___ Page text ___
Atlantis II: Milo's Return (also known as simply Atlantis: Milo's Return) is a 2003 American animated science-fiction film directed by Victor Cook, Toby Shelton, and Tad Stones. It is the sequel to Atlantis: The Lost Empire (2001). The film received a direct-to-video release on May 20, 2003.

Originally, Disney was developing a sequel titled Shards of Chaos, but it was abandoned once The Lost Empire was less successful than anticipated. The released sequel consists of three segments, which are "Kraken", "Spirit of the West" and "Spear of Destiny". They were originally meant to be episodes of a series that was never completed called Team Atlantis. Some additional animation was done to link the stories more closely.
___ Data excerpts ___
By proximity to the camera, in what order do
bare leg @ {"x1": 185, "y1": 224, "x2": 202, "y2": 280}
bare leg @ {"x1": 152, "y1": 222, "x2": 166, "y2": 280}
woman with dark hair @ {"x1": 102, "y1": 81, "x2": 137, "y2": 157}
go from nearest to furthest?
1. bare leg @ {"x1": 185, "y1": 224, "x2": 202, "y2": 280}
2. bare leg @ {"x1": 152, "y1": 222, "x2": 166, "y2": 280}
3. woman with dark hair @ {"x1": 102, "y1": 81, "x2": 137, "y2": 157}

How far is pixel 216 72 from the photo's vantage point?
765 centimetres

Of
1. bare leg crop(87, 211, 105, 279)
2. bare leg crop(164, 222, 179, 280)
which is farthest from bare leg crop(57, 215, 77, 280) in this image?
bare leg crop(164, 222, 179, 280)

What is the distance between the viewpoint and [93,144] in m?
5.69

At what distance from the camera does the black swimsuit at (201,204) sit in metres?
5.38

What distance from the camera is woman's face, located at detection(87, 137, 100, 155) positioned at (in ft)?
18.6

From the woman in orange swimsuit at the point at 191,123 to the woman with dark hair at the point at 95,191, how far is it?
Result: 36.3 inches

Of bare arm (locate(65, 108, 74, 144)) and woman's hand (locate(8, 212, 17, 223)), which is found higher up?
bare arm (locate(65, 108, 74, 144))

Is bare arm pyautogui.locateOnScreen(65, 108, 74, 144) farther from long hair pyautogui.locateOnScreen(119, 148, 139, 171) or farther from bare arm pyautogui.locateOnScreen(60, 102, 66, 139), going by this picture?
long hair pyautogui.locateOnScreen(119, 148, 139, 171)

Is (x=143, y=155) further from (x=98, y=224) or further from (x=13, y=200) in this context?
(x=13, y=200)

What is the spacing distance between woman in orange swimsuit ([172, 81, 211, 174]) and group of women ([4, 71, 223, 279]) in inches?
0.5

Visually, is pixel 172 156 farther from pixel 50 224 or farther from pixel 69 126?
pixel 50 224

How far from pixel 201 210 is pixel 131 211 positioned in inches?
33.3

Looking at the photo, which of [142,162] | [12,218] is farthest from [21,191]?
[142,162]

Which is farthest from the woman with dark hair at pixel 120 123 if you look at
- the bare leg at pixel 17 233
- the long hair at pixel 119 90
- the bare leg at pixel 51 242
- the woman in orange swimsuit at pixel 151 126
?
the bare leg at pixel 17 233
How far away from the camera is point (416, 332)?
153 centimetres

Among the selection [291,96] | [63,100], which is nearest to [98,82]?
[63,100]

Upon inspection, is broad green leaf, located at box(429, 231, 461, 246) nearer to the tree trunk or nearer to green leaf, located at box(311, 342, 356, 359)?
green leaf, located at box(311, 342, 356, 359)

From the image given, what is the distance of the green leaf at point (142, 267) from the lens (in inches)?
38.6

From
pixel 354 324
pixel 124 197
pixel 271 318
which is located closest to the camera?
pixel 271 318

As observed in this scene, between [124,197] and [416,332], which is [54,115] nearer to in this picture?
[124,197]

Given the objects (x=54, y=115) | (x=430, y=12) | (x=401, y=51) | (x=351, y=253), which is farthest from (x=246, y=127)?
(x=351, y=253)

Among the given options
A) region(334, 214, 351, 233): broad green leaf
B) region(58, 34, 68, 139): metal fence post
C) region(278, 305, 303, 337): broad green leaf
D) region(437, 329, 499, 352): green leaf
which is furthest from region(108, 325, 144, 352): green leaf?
___
Actions to take:
(a) Count the lines in the entries that contain the string "orange", treating uppercase and lowercase as different. Reply with the number alone.
(b) Extend the film article on Atlantis II: Milo's Return, picking up after its last sentence.
The film article and the entries have nothing to do with each other.

Exercise results:
(a) 3

(b)
Cree Summer (Kida), Corey Burton (Mole), Don Novello (Vinny), Phil Morris (Dr. Sweet), Jacqueline Obradors (Audrey), John Mahoney (Mr. Whitmore), and Florence Stanley (Mrs. Packard) all reprise their roles from the first film, with James Arnold Taylor replacing Michael J. Fox as Milo and Steve Barr replacing Jim Varney, who died before the first film finished production, as Cookie. This is Stanley's final film; she died months after production ended.

Plot
After the decline in Atlantean culture following the sinking, Kida, now Queen Regnant and married to Milo Thatch, now Prince Consort, are using the heart of Atlantis to restore the city's former glory. Suddenly, Milo's comrades and Mr. Whitmore arrive in Atlantis; while their arrival is unexpected, the Atlanteans welcome their old friends. Unfortunately, they have come to inform them of a mysterious creature causing trouble on the surface. Kida suspects that the creature might be Atlantean, stirring mixed feelings about her father's decision to keep the Crystal hidden.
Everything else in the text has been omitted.